**Exercise requirements**. Only a number is wanted here, namely how many lines of the data contain the string "this".

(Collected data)
____

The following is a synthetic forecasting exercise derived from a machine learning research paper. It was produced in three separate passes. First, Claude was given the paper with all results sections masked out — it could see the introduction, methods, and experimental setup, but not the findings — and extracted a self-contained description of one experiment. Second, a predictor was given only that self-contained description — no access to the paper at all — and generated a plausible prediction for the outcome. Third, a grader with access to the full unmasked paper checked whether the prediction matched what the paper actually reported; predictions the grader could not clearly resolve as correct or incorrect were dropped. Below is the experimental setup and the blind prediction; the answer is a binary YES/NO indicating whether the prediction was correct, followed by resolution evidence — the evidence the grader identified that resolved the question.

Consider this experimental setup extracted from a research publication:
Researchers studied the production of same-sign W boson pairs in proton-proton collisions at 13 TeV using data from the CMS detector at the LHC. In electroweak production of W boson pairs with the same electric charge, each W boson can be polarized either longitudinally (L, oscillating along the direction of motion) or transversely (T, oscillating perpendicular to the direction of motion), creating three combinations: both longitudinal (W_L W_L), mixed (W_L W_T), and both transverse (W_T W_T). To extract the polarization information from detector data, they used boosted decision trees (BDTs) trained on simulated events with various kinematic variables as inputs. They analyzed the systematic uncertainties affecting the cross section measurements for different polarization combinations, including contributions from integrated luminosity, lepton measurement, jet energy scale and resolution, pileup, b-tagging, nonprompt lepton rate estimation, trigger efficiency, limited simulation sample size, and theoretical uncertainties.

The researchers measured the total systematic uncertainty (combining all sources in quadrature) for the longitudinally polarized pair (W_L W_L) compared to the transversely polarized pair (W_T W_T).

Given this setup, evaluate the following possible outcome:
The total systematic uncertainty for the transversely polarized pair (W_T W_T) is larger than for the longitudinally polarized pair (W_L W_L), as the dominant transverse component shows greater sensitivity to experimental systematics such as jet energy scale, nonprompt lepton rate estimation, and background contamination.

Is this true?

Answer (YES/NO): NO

____

**Exercise answer**. 3